Raw data:

═══

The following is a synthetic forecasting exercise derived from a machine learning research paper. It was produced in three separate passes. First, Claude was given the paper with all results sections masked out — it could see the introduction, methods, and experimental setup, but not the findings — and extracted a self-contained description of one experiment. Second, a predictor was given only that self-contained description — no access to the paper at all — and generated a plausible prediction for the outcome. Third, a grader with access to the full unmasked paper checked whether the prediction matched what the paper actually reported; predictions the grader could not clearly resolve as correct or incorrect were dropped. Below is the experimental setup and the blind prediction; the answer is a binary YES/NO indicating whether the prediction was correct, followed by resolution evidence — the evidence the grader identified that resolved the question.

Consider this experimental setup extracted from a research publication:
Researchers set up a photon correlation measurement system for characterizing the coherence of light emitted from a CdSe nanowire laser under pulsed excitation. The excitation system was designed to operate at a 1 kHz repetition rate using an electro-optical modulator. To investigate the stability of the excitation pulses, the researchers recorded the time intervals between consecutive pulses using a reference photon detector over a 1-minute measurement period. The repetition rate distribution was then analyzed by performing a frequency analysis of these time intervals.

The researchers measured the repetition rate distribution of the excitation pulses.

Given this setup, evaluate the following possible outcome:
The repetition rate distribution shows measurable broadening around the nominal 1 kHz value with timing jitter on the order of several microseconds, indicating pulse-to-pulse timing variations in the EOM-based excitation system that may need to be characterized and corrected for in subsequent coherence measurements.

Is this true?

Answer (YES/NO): NO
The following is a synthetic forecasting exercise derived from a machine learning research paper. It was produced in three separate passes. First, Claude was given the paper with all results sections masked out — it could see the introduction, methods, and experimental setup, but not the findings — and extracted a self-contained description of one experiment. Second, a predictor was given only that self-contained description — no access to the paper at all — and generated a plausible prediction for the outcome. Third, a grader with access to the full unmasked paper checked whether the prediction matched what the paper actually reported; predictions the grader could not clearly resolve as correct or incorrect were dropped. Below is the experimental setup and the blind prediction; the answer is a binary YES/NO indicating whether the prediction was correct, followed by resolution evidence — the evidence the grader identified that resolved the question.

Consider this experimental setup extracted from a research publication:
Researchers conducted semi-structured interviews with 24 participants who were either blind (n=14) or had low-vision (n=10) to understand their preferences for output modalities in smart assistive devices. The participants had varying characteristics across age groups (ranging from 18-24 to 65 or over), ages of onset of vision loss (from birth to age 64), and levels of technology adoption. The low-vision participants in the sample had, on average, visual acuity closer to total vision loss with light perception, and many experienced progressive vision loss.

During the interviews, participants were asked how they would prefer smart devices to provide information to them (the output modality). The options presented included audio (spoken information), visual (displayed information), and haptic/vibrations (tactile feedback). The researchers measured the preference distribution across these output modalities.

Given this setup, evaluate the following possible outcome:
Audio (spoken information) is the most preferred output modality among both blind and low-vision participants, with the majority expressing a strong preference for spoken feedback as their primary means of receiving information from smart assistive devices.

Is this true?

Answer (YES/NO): YES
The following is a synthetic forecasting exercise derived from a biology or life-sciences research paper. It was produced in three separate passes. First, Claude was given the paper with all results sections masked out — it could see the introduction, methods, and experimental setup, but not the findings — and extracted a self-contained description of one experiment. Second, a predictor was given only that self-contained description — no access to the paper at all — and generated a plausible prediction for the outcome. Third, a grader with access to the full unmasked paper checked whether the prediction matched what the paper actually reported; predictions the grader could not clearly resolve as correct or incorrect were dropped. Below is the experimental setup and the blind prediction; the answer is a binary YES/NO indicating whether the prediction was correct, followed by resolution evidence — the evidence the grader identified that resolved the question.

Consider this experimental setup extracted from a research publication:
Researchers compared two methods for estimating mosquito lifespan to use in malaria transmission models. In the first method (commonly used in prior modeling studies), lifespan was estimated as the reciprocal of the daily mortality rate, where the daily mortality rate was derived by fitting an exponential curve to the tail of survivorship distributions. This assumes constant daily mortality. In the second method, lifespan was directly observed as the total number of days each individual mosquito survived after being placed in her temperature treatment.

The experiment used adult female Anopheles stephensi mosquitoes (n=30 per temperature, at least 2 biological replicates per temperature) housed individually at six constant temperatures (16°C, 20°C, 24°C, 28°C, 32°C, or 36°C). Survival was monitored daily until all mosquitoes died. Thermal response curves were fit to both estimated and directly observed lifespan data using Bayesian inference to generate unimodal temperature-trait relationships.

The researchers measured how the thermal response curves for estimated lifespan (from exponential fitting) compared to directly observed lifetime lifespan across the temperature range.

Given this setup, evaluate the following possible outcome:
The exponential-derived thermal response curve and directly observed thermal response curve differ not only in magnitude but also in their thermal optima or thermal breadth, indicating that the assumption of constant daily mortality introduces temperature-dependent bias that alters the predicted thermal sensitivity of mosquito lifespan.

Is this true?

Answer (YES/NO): NO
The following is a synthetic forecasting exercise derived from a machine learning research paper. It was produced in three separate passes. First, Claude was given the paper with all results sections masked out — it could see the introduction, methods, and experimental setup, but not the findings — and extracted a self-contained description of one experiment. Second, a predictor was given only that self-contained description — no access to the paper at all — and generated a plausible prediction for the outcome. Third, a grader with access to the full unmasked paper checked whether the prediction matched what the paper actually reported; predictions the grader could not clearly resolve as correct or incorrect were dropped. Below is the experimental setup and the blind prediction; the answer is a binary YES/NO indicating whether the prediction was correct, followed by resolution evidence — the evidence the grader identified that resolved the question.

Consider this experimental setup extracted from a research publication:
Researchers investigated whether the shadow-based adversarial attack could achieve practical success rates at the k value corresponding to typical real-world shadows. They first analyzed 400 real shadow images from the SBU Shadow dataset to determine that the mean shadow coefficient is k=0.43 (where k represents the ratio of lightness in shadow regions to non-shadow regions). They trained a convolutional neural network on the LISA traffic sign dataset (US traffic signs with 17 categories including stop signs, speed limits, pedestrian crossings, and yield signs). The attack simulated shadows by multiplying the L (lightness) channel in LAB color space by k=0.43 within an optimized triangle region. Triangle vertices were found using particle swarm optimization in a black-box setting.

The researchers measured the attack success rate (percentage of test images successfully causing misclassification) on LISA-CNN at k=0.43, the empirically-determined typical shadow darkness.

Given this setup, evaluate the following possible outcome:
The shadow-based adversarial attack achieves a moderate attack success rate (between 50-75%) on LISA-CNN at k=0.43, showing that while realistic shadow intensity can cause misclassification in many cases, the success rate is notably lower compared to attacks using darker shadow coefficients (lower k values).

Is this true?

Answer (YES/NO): NO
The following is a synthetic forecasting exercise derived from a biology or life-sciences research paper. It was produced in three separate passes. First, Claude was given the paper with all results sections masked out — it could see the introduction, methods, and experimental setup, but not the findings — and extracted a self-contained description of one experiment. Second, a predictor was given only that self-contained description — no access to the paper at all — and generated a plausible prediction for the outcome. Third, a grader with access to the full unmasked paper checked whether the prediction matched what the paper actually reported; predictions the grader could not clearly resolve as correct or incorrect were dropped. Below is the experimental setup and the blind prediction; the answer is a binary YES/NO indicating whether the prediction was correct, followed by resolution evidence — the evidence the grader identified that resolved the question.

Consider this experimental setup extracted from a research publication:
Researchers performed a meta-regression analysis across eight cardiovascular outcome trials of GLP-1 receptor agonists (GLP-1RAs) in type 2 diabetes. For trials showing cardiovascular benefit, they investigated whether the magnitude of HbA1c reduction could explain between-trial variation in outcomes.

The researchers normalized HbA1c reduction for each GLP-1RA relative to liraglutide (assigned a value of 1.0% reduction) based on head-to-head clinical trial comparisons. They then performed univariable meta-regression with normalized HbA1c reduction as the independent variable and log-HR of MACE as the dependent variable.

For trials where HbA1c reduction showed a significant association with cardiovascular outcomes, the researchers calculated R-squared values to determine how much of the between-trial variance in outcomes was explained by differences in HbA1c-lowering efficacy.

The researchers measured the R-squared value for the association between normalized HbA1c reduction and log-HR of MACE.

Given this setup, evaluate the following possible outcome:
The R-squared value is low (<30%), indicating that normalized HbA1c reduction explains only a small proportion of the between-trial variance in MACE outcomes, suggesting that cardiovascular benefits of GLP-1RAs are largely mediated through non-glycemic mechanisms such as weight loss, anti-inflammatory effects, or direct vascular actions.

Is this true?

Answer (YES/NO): NO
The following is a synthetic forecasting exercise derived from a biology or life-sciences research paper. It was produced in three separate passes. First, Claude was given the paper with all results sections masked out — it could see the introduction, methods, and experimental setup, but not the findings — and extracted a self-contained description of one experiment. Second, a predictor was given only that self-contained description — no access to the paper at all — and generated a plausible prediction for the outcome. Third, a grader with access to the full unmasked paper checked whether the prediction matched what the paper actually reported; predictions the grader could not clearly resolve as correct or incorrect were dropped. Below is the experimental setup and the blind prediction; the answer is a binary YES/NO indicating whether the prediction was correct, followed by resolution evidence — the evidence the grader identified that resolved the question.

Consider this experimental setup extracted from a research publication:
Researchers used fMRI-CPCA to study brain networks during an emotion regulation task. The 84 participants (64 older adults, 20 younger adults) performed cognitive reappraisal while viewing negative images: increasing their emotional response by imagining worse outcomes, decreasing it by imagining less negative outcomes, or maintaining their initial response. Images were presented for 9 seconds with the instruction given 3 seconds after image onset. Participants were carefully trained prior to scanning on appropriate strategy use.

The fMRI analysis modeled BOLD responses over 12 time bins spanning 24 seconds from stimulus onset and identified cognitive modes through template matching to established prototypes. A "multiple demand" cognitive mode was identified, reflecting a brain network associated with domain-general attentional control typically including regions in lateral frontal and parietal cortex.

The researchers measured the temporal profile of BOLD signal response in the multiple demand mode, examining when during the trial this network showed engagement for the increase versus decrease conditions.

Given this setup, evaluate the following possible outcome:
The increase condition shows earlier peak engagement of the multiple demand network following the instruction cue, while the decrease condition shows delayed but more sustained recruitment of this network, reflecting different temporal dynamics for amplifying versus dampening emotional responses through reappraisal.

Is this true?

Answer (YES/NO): NO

═══

Assignment: Look for the word "assistive". Copy out every line of the data that has it.

Exercise response:
Researchers conducted semi-structured interviews with 24 participants who were either blind (n=14) or had low-vision (n=10) to understand their preferences for output modalities in smart assistive devices. The participants had varying characteristics across age groups (ranging from 18-24 to 65 or over), ages of onset of vision loss (from birth to age 64), and levels of technology adoption. The low-vision participants in the sample had, on average, visual acuity closer to total vision loss with light perception, and many experienced progressive vision loss.
Audio (spoken information) is the most preferred output modality among both blind and low-vision participants, with the majority expressing a strong preference for spoken feedback as their primary means of receiving information from smart assistive devices.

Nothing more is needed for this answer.